Je ne suis pas contre le recrutement de nos jeunes, mais, ce qui me révolte est le suivant :
' Les 17 mille nouveaux employés recrutés par Ben Salem au ministère de l'Agriculture n'ont aucun rendement puisqu'ils sont chez eux, tout en percevant leur salaire; le ministère de l'Agriculture n'a aucunement besoin de ce recrutement massif, abusif et stupide,
' Les 17 mille nouveaux employés recruté par Ben Salem au ministère de l'Agriculture sont, exception aucune, des fidèles du parti Ennahdha.

A partir de là, je comprends parfaitement bien la colère de nos jeunes et la faillite de mon pays.

Moralité : tous les ministres Ennahdha sont des Ben Salem.

Hayem
| 22-01-2016 14:15
Nidaa est parti en miettes en conséquence le gouvernement prend de l'eau,ce qui reste à faire : Dezz el bidek y'a Bajbouj.

Jawhar
| 22-01-2016 14:07
C'est l'occasion ou jamais de nettoyer le pays des racailles !
Appliquez le couvre feu et tirez sur tout ce qui bouge !!!

Skywalker
| 22-01-2016 13:50
La passivité de ce gouvernement saute aux yeux même dans leur façon de gérer un méga crise comme celle-ci...

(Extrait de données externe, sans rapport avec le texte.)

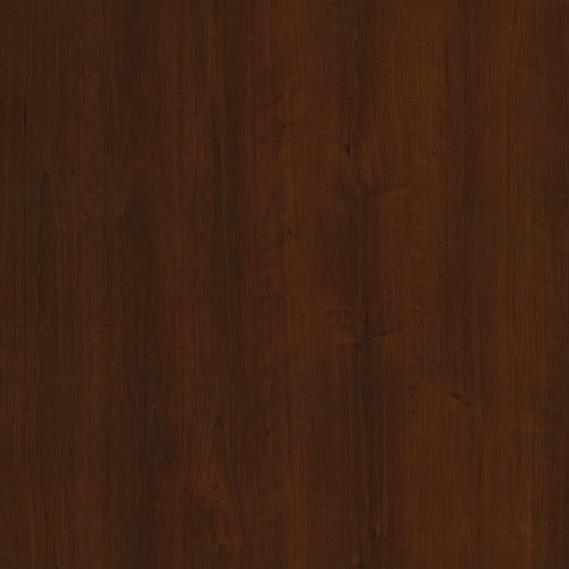 15601-27s Kratzfeste PVC-Folie mit Holzmaserung für stark frequentierte Bereiche und Gewerbeflächen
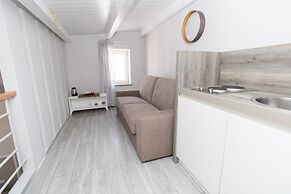 Le Suite Bed & Breakfast - Holiday Home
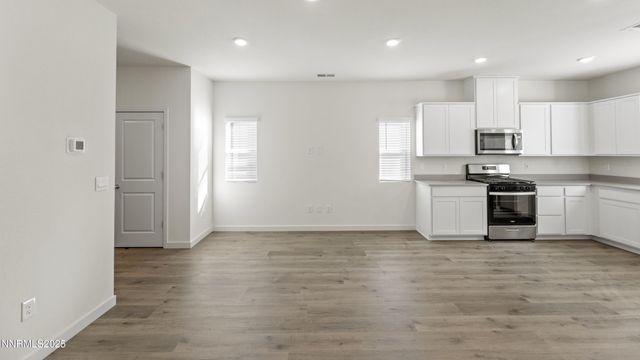 8411 Redwood Dawn Drive, Reno, NV 89506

Une loi Martiale s'impose à tous les malfrats et pilleurs de tout bord!

DHEJ
| 22-01-2016 13:42
Nous avons besoin de l'arme LEGALE!

A4
| 22-01-2016 13:34
Somalisation à l'horizon !

Gedeon
| 22-01-2016 13:03
Nous n'avons que trop souffert! Le Tunisien ne peut comprendre le terme démocratie qu'avec le bâton.Pour son salut la Tunisie a besoin d'un régime militaire.